WORK ORDER:
With pictures omitted, copy exactly every line from the one that contains "በኦሮሚያ ክልል ከተሞች" to the end of the listing below.
········
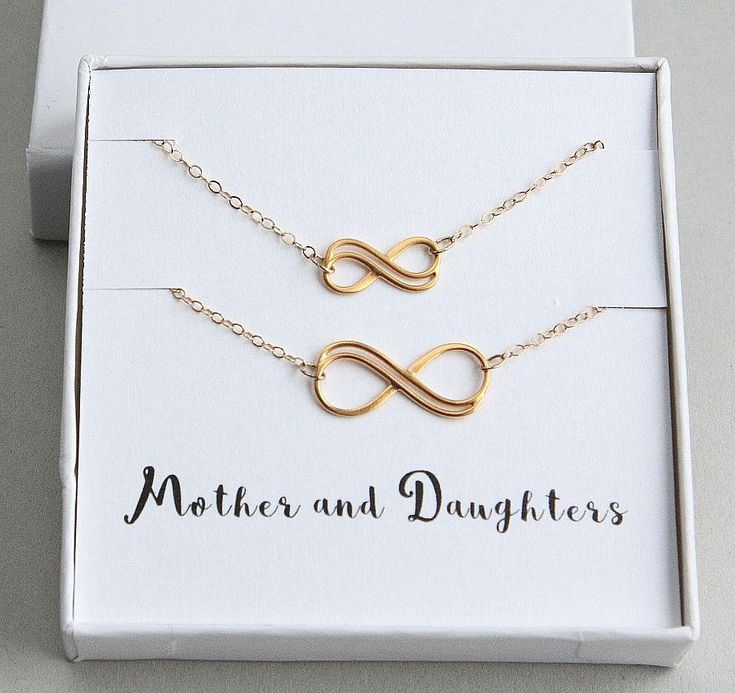 Mother Daughter Necklace Set, Mother Daughter Infinity Necklace Gold, To Mom From Daughter, Mother Daughter Jewelry, Christmas Gift for Mom
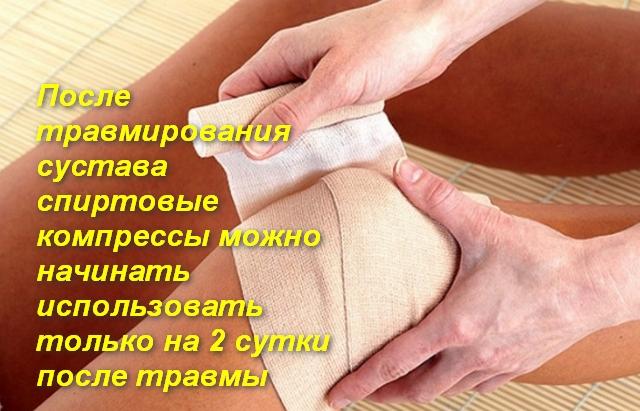 человек обматывает коленный сустав бинтом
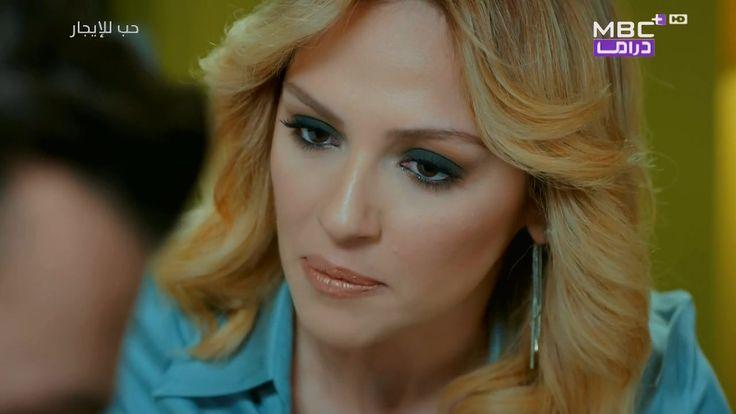 Kiralık Aşk is a Turkish romantic comedy television series, starring Elçin Sangu, Barış Arduç, Salih Bademci, Sinem Öztürk, Nergis Kumbasar and Levent Ülgen. It premiered on Star TV on June 19, 2015. The final episode aired on January 20, 2017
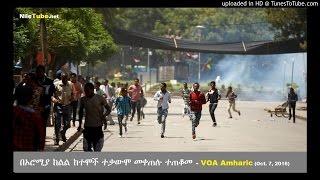 በኦሮሚያ ክልል ከተሞች ተቃውሞ መቀጠሉ ተጠቆመ (Protest continues in Oromia)- VOA Amharic (Oct. 7, 2016)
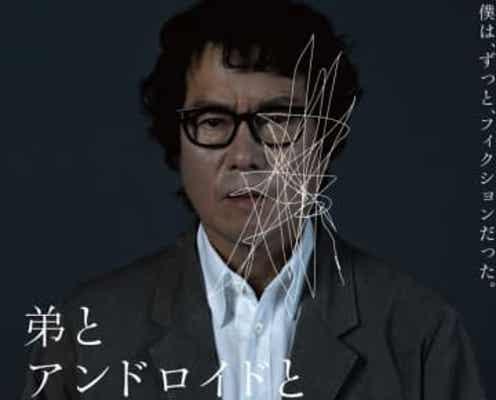 豊川悦司、自分そっくりのアンドロイド開発に没頭する男に 阪本順治監督最新作に主演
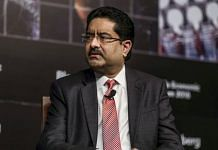 File photo of Kumar Mangalam Birla, chairman of Aditya Birla Group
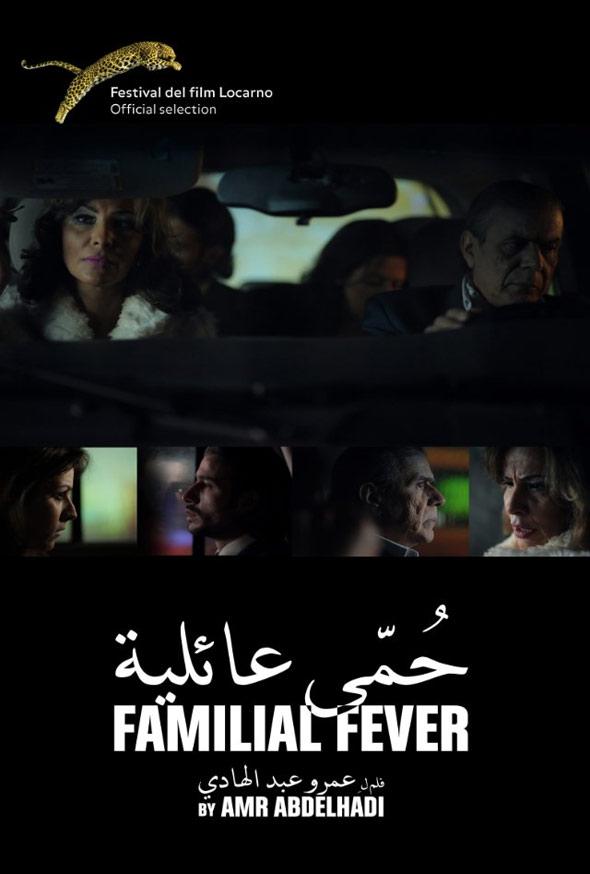 Familial Fever Poster #1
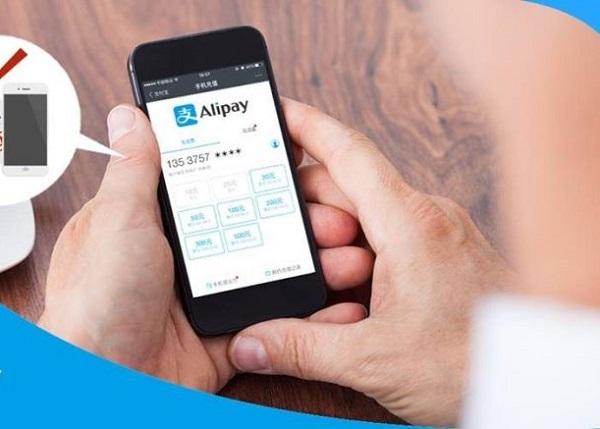 Alipay là gì?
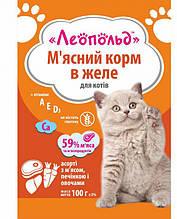 Вологий корм для кішок Леопольд пауч Асорті в желе (печінка+овочі 59% м'яса), 100 г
········
EXERCISE RESPONSE:
 በኦሮሚያ ክልል ከተሞች ተቃውሞ መቀጠሉ ተጠቆመ (Protest continues in Oromia)- VOA Amharic (Oct. 7, 2016)
 豊川悦司、自分そっくりのアンドロイド開発に没頭する男に 阪本順治監督最新作に主演
 File photo of Kumar Mangalam Birla, chairman of Aditya Birla Group
 Familial Fever Poster #1
 Alipay là gì?
 Вологий корм для кішок Леопольд пауч Асорті в желе (печінка+овочі 59% м'яса), 100 г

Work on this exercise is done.